Kaldi-help

2,908 views
Skip to first unread message

Patrice Yemmene

unread,
Jun 23, 2017, 1:18:58 AM6/23/17
to kaldi-help, Daniel Povey, Chiang, Chi-Lung
 Dear Dan,

Below are the results I am getting. Much better now, but I still need some guidance:

In the test and train folder in kaldi-trunk/egs/digits/data,  there is the same data in their respective utt2spk files. However, after I run the script, the data is wiped out of the utt2spk file in the train folder. This is why the  "Invalid line in utt2spk file:" error message is being thrown out. I am curious how to fix this.

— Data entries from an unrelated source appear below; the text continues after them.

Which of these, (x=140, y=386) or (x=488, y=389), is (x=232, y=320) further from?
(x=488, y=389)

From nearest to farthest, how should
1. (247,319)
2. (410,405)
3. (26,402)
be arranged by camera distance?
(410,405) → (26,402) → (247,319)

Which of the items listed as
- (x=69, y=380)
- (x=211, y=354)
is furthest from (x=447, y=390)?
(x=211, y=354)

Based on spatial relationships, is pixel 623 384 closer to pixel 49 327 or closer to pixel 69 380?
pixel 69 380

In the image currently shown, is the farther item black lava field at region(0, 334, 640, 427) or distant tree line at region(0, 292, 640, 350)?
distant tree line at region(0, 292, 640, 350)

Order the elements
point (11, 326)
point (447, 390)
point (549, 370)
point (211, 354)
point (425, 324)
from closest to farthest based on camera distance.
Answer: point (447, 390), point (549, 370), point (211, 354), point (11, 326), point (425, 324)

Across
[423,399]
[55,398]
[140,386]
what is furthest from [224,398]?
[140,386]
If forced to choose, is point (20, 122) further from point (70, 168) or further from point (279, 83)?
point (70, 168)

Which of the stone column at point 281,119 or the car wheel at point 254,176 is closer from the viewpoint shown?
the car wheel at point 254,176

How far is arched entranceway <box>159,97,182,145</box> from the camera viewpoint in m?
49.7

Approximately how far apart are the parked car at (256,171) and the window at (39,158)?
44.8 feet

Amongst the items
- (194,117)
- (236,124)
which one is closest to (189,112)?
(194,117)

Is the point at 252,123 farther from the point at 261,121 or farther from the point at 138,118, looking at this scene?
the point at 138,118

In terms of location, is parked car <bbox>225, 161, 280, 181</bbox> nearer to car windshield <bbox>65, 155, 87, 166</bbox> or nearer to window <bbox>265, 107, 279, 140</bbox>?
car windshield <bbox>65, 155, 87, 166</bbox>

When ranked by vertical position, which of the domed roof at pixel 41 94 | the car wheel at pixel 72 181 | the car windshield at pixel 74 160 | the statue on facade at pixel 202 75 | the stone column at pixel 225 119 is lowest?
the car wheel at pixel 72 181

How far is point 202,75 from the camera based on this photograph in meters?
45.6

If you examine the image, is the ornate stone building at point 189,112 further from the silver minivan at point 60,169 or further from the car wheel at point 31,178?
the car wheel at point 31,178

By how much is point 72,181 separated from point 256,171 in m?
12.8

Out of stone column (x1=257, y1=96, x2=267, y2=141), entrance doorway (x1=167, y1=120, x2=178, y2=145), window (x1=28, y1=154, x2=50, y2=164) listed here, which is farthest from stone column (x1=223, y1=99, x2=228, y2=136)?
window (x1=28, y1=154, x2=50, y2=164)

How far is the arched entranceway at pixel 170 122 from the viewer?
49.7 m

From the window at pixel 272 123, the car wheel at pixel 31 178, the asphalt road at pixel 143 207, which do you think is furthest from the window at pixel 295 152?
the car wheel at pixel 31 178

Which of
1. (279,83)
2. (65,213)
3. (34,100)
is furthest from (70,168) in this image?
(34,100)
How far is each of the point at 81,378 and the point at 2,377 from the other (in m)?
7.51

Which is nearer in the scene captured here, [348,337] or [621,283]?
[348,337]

Also, for the features extraction mono training as well as  MAKING G.fst , I am curious what I may have done wrong.

Any help would be appreciated.

Thank you





===== PREPARING ACOUSTIC DATA =====

Invalid line in utt2spk file:  
Invalid line in utt2spk file:  

===== FEATURES EXTRACTION =====

steps/make_mfcc.sh --nj 1 --cmd run.pl data/train exp/make_mfcc/train mfcc
utils/validate_data_dir.sh: empty file spk2utt
steps/make_mfcc.sh --nj 1 --cmd run.pl data/test exp/make_mfcc/test mfcc
utils/validate_data_dir.sh: empty file spk2utt
steps/compute_cmvn_stats.sh data/train exp/make_mfcc/train mfcc
make_cmvn.sh: no such file data/train/feats.scp
steps/compute_cmvn_stats.sh data/test exp/make_mfcc/test mfcc
make_cmvn.sh: no such file data/test/feats.scp

===== PREPARING LANGUAGE DATA =====

utils/prepare_lang.sh data/local/dict <UNK> data/local/lang data/lang
Checking data/local/dict/silence_phones.txt ...
--> reading data/local/dict/silence_phones.txt
--> data/local/dict/silence_phones.txt is OK

Checking data/local/dict/optional_silence.txt ...
--> reading data/local/dict/optional_silence.txt
--> data/local/dict/optional_silence.txt is OK

Checking data/local/dict/nonsilence_phones.txt ...
--> reading data/local/dict/nonsilence_phones.txt
--> ERROR: empty line in data/local/dict/nonsilence_phones.txt (line 18)
--> ERROR: empty line in data/local/dict/nonsilence_phones.txt (line 19)
--> ERROR: empty line in data/local/dict/nonsilence_phones.txt (line 20)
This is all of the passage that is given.